The trade protectionist measures are the wrong prescription to a stubborn illness in the U.S. The trade deficit is rooted in the nation’s low savings rate and high-consumption habits. The restriction over its own high-tech products to China has enlarged the export and import gap between the two countries. The difference in the development stage and economic structure are other reasons. American workers’ wages have not grown much in the past 40 years, and the proportion of middle-class Americans has been dwindling. All these added to the U.S. public’s feeling of a loss and an eagerness for change. However, the current situation is not a result of China stealing away job opportunities from the U.S.. — launching a trade war will not solve the problem. Actually, affordable products China supplied to the U.S. have kept the U.S. inflation low over the years, and that the average Americans can still afford to improve their lives without seeing their incomes grow. Chinese products have benefited the American consumers, not hurt them.

China remains a passive actor in the latest round of trade confrontation. Up till now, China has shown restraint in its responses to U.S. threats and has left space for negotiations. But negotiations need compromises from both sides. If the U.S. barges ahead and create more friction, China will have to fight back. It will certainly hurt Chinese consumers as well. No one who advocates free trade wants to see such a result. The U.S. has to take the major responsibility for the grim outlook. Because of the difference in consumption power in the two countries, U.S. consumers will suffer even more if the new tariffs were to materialize.

U.S. Ambassador to China Terry Branstad recently said if China restrict the imports of U.S. soybeans, it will hurt Chinese consumers. His words do make some sense. But it also works the other way with U.S. tariffs on Chinese products. The U.S. government should pay more attention to its consumers. The American people will have to shoulder the cost of higher taxes on their imported products. These consumers, along with the manufacturers who are not covered in this round of tariff hikes, will both suffer losses and may change their attitude toward trade measures against China.

In the face of trade friction, China must stay confident. While trying its best to protect its consumers’ interests, China should not exclude the option of countermeasures against U.S. threats. But the tough stance should be aimed at an eventual negotiation for peace. In addition, China should actively improve its own business and trade environment by strengthening intellectual property protection, pushing ahead the reforms on the state-owned enterprises, continuing to embrace globalization and free trade, and fulfill its promises of expanding opening-up, so that the outside trade protectionists will find it hard to point their fingers at China. China should also watch out for the return of nationalism, which may stall its progress of reform and opening-up.
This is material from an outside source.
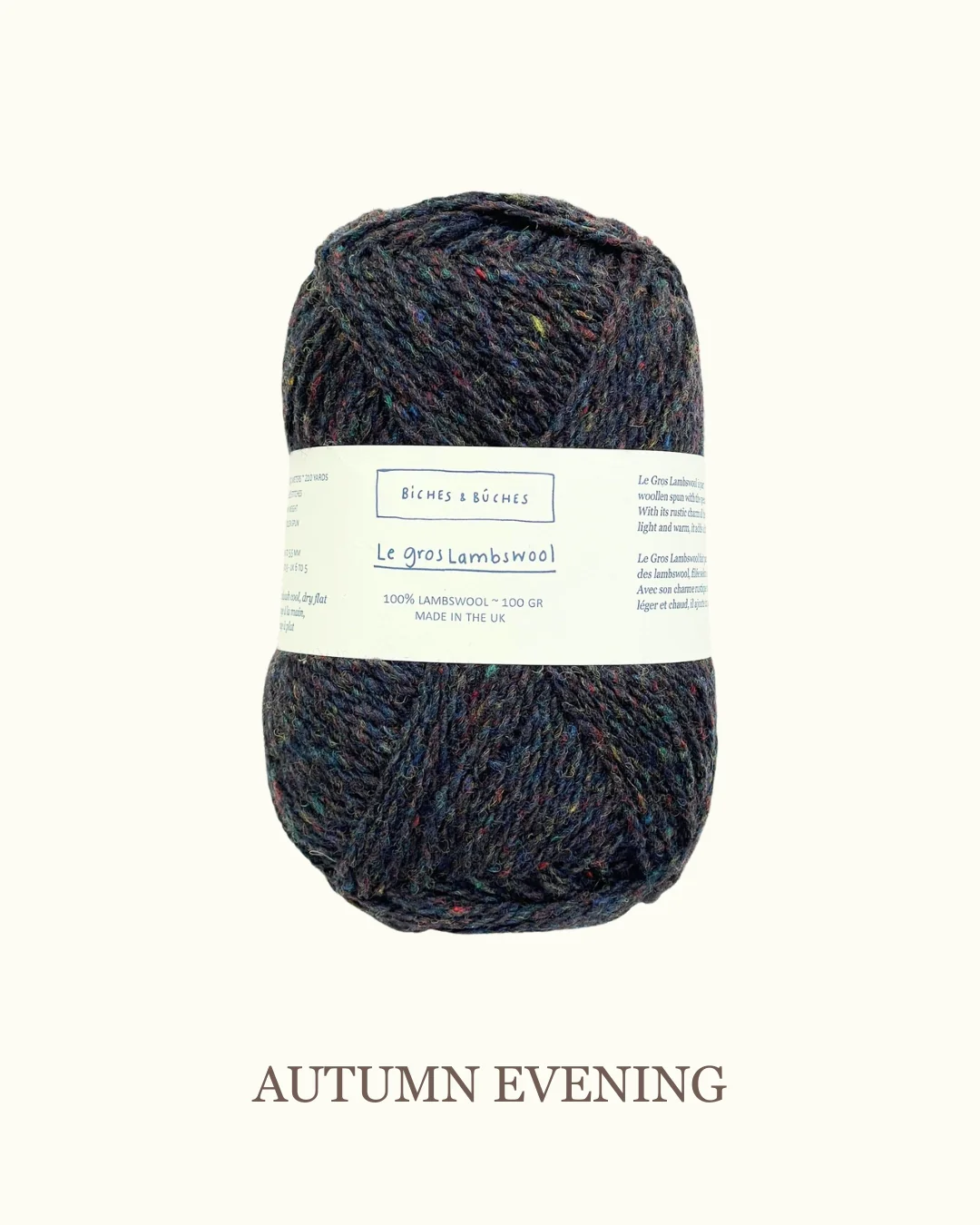 Le Gros Lambswool - Image 7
A peaceful and smooth trading relationship will benefit both China and the U.S.; years ago, when the two countries’ relations were at stake, then-Chinese leader Deng Xiaoping said in 1989 that China and the U.S. should eventually reach a rapport. The feeling of the average people should be the top concern for the politicians. Finger-pointing at each other won’t help their own people have a better life. Only by managing the disputes and showing concerns for each other’s interests can Sino-U.S. trade ties and diplomatic ties get back on track.